The Review of Contemporary Fiction
A Free Life, by Ha Jinreviewed by Daniel Garrett
A Free Life by Ha Jin, the author of Waiting and War Trash and the winner of National Book and PEN/Faulkner awards, is the first book-length fiction that the China-born writer and Boston University professor has set in the United States; and the novel is brave, entertaining, and very intelligent, but, for all its immense imagination and truth, it is an imperfect work. The book, about a would-be writer man who marries a woman friend he is not in love with and how together they build a family and a business, gives us several stories: it is an immigrant success tale, an evocation of the creation of a poetic sensibility, a slow unfolding of how a man comes to appreciate his devoted wife, a political protest against a country (China) that asks too much personal sacrifice and a warning regarding another country whose methods can be amoral and its rewards corrupting (America), and it is, finally, about spiritual development and reconciliation.
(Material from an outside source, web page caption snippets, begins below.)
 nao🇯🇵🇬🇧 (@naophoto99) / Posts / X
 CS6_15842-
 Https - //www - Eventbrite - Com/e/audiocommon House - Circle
The many words in the novel are like bricks, and this is a book built word by word, brick by brick, and it is a possibly too large though sturdy structure, but some of the words—not of the narrator’s native tongue—are oddly chosen, oddly shaped. That has two effects—one, it makes the story of immigrant strangeness and assimilation even more believable (the language itself is the evidence of both mastery and the fact that certain tones and meanings remain elusive); and two, one reads and stops, trying to decide when an awkward word choice is accidental or intentional—and that means that the reader is not ever entirely in the story. Consequently, the novel, an ambitious and admirable book, which has something of the style of a nineteenth-century English novel, also carries a contemporary eccentricity.